Source material:
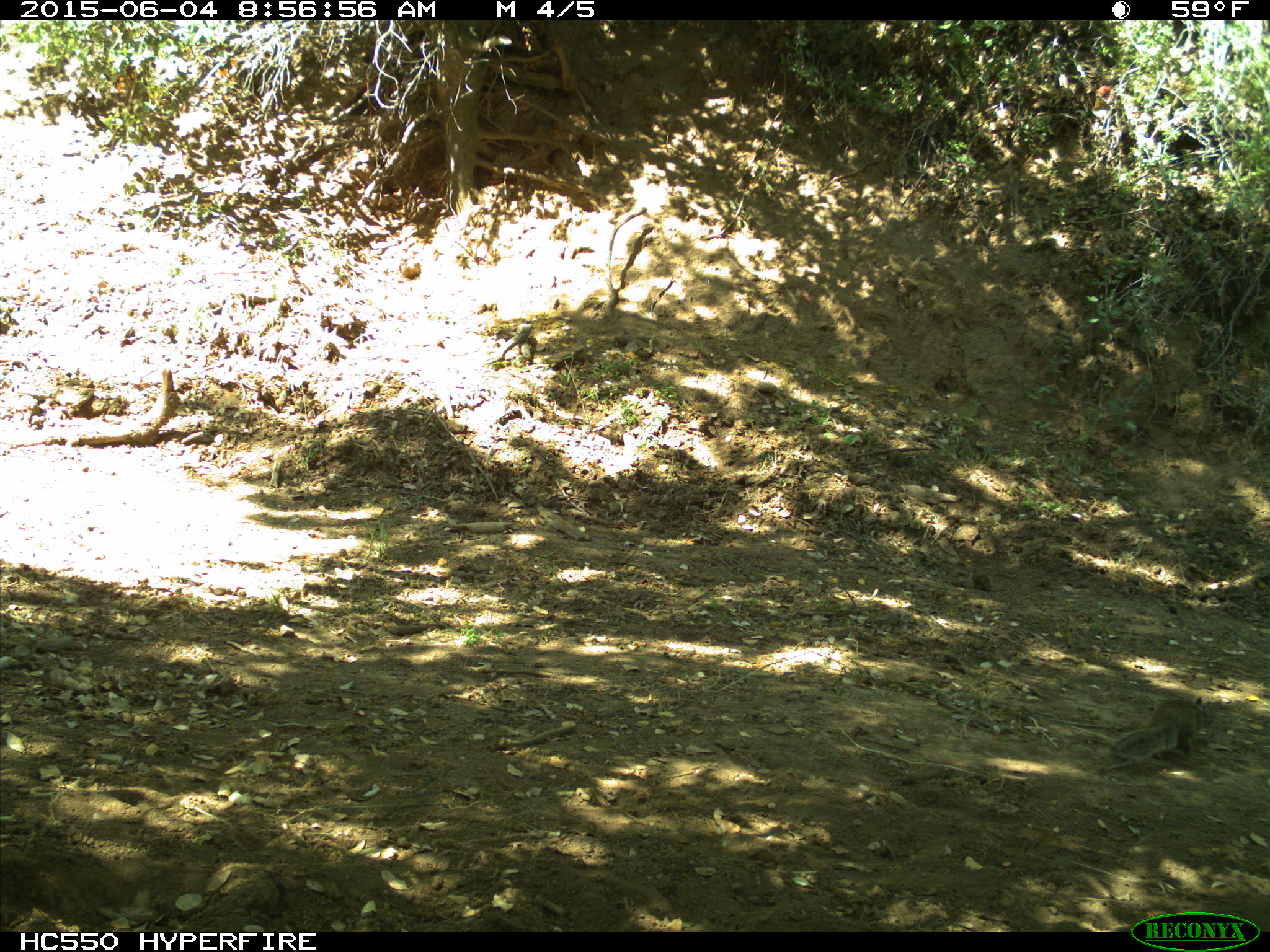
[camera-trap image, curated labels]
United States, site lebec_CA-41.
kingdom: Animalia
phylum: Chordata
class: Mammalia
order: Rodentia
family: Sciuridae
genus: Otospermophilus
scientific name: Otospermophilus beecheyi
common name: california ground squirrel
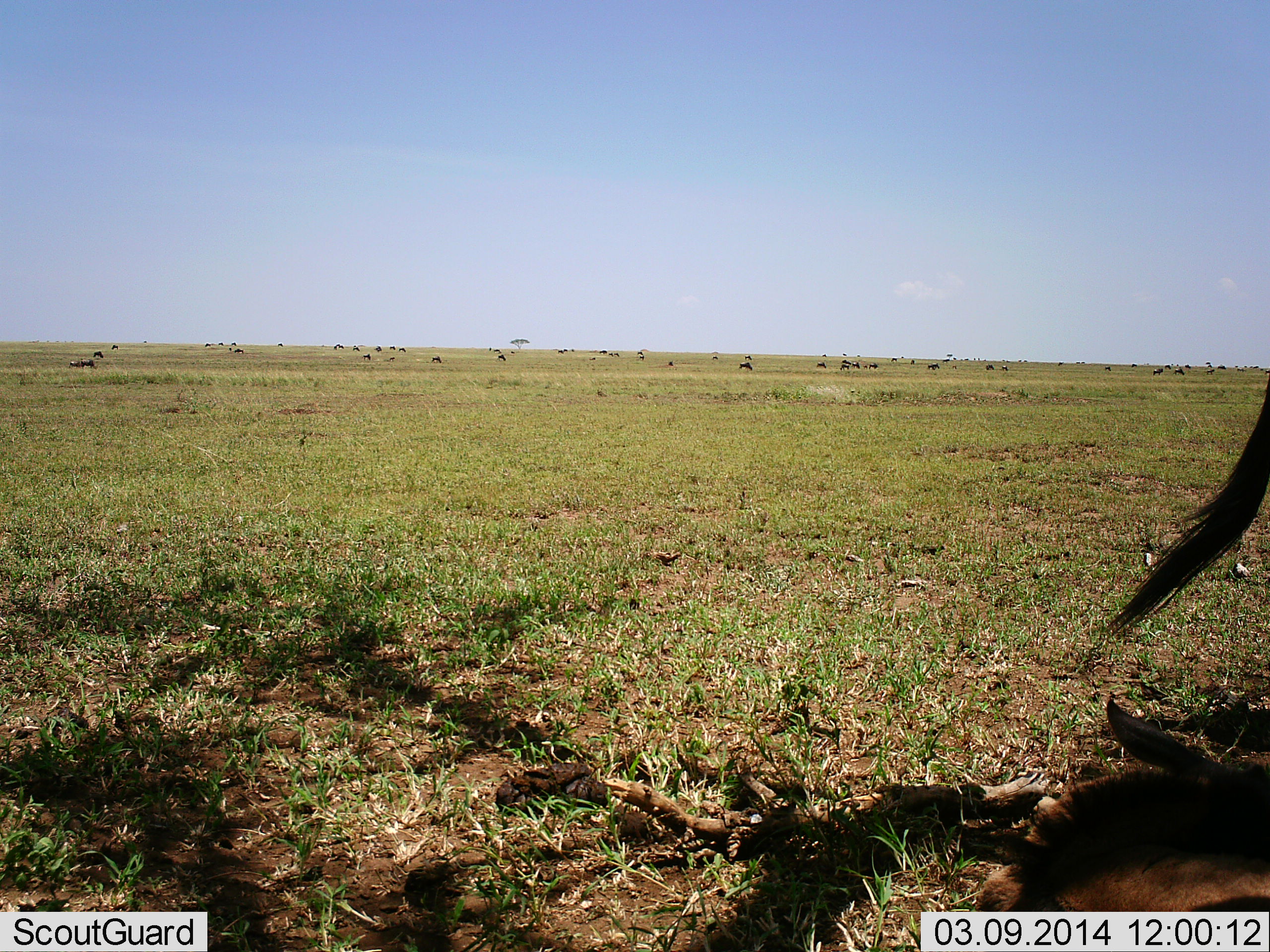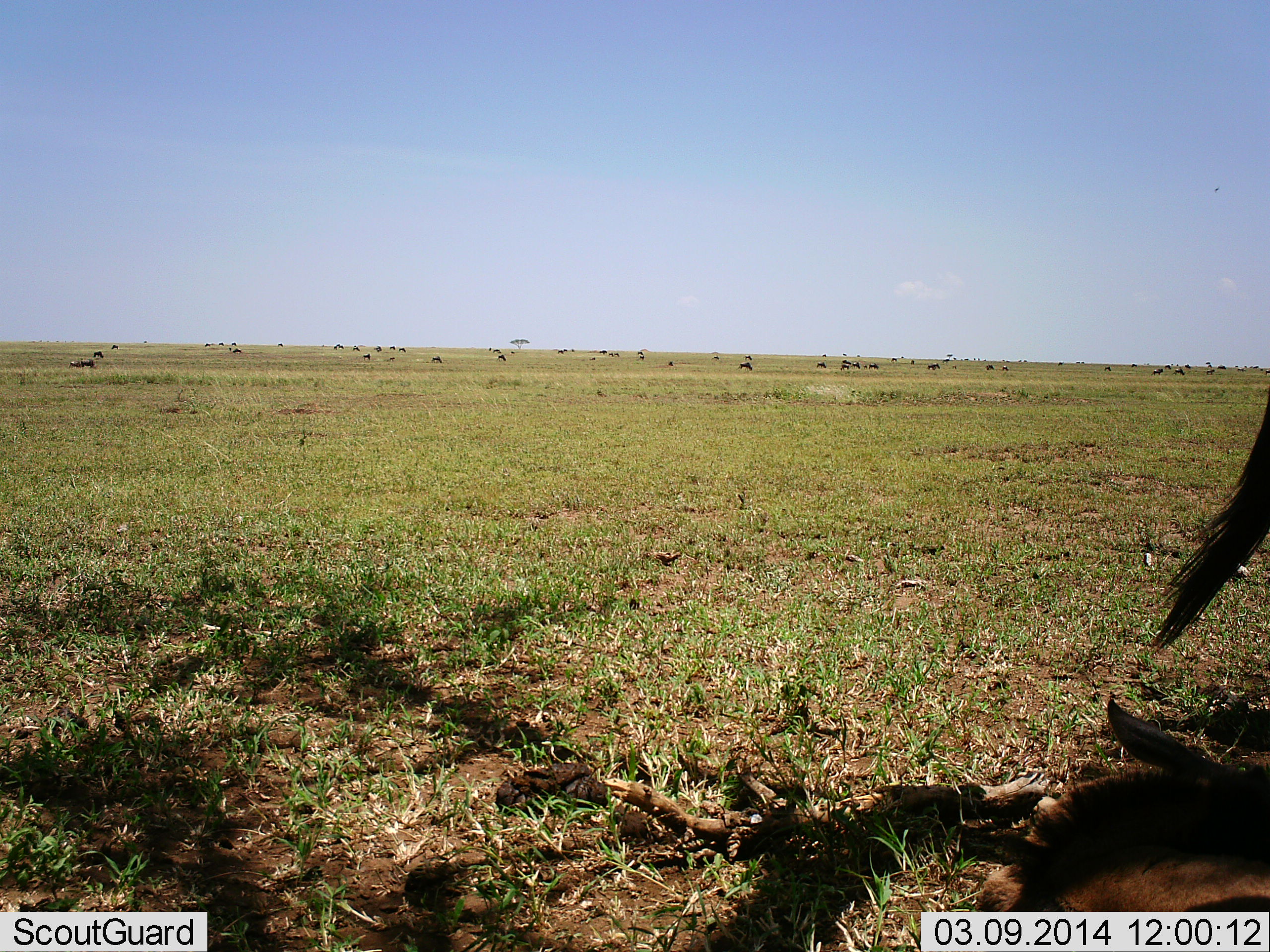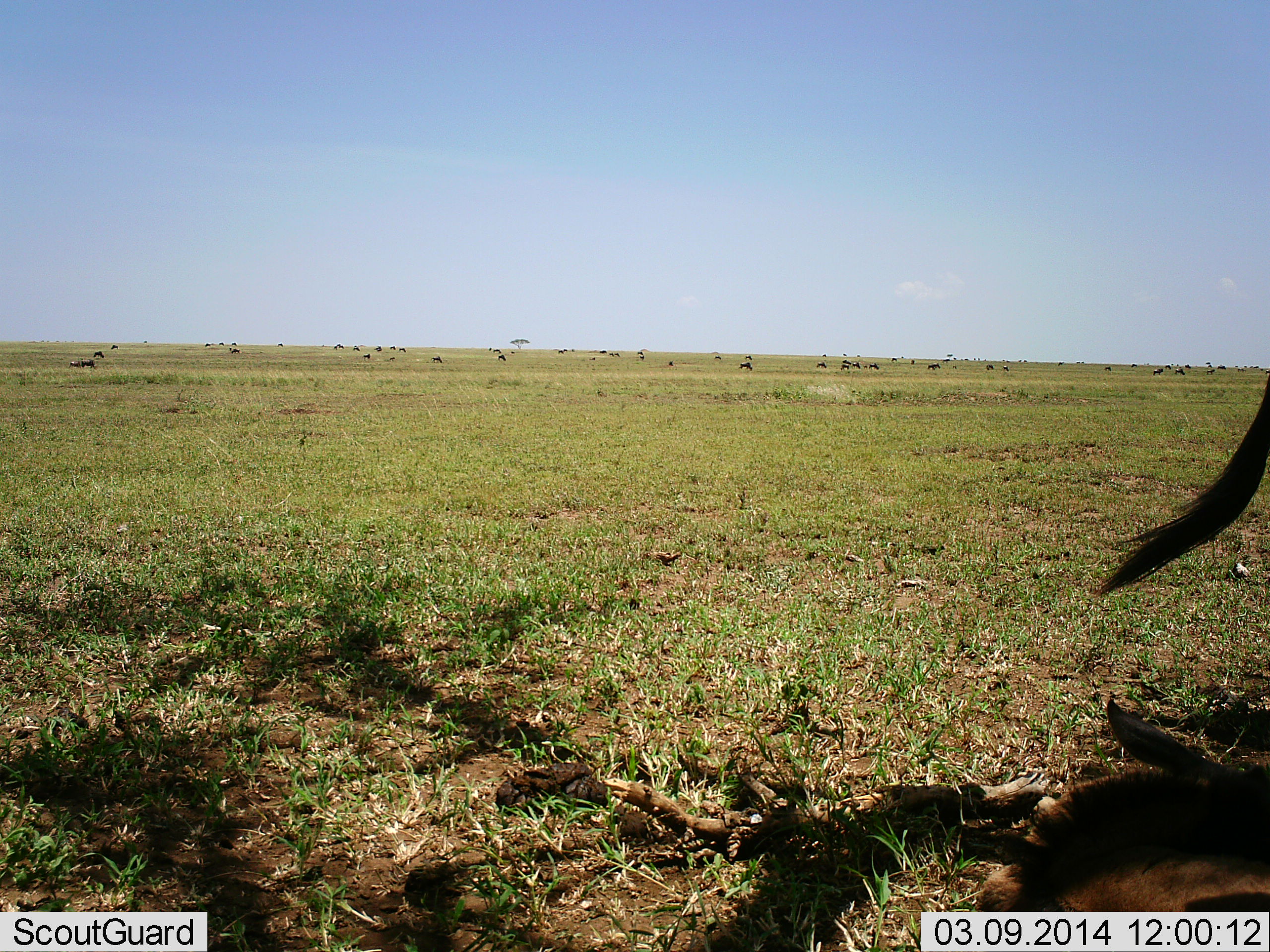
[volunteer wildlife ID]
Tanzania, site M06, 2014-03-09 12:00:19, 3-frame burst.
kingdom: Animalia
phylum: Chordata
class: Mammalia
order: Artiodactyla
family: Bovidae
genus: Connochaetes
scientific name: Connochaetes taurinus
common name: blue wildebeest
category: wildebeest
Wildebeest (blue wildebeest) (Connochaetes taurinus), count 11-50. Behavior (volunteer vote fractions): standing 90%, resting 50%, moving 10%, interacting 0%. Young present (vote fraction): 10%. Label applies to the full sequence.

Exercise aim:
Starting at the line that contains "scientific name: Connochaetes taurinus", write out every line through the end of the entries, exactly and with nothing added.

Response box:
scientific name: Connochaetes taurinus
common name: blue wildebeest
category: wildebeest
Wildebeest (blue wildebeest) (Connochaetes taurinus), count 11-50. Behavior (volunteer vote fractions): standing 90%, resting 50%, moving 10%, interacting 0%. Young present (vote fraction): 10%. Label applies to the full sequence.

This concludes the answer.